Whereas Tim Duncan has cheerfully deferred to Manu Ginobili and Tony Parker in critical circumstances, Kobe Bryant always likes to take late-game shots in close games.
As a result, Kobe has more game-winning shots than any other player in contemporary NBA history. Not surprisingly, NBA general managers routinely rank Kobe as the league’s top clutch player—a survey he easily wins every time.
One point of comparison is the Summer Olympics. Duncan had a huge edge down low for Team USA in 2004.
Rather than taking leadership to lead the team, the squad ended up with a bronze medal.
Meanwhile, at the 2008 Olympics, Kobe Bryant became the star among stars in the gold medal game, winning the desired medal that Duncan had missed out on throughout his career.
Throughout the Olympic games, coaches and players praised Bryant’s ability to motivate his teammates to play at their best and to play solid defense.

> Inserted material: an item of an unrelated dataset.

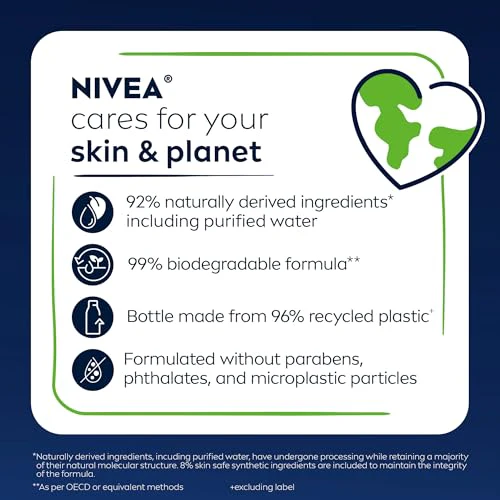NIVEA MEN Maximum Hydration Body Wash for Dry Skin, Aloe Vera Enriched, 3-in-1 Moisturizing Body Wash, Face and Hair, Paraben Free, Vegan Formula, 16.9 Fl Oz Bottle, Pack of 3 - Image 4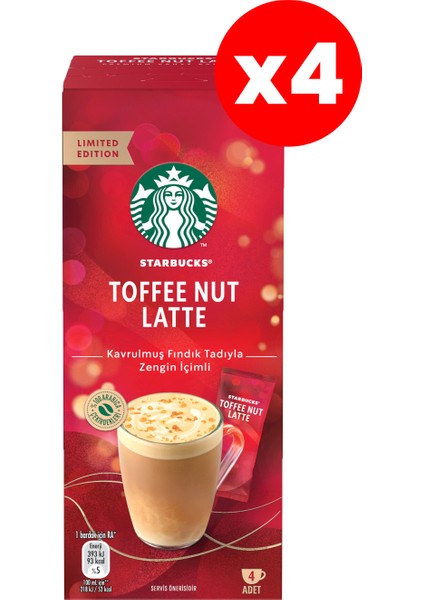 Toffee Nut Latte Kahve Karışımı 16 x 23 G (4’lü 4 Paket=16 Adet)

- Read more: Kobe Bryant vs Michael Jordan
1. Did Tim Duncan like Kobe Bryant?
Duncan had quite a few epic games against Kobe and the Lakers, and what he mentioned as the most important is that those moments bring out the best in you. As a competitor and an athlete, there is no greater privilege than to match up against the best in your sport while showing mutual respect for each other.
2. Is Tim Duncan the most underrated?
“I think Tim Duncan is the most underrated athlete in American sports history,” Acho said on Wednesday’s edition of “Speak For Yourself.” “To me, Tim Duncan is a top-five NBA player.
3. Who was better, Magic or Kobe?
While Magic’s intangibles place him ahead of Kobe, Kobe’s tangible qualities put him ahead of Magic. Magic Johnson is one of the best all-around players of all time, as he averaged 19.5 PPG, 11.2 APG, and 7.2 APG. However, one can argue that Bryant’s on-court play is even more impressive.
There is no clear winner in the Duncan vs. Kobe debate. Both players have had remarkable careers and have been extremely successful. Duncan has the edge in terms of championships, but Kobe has the edge in terms of individual awards. Ultimately, it is up to the individual to decide who is the better player.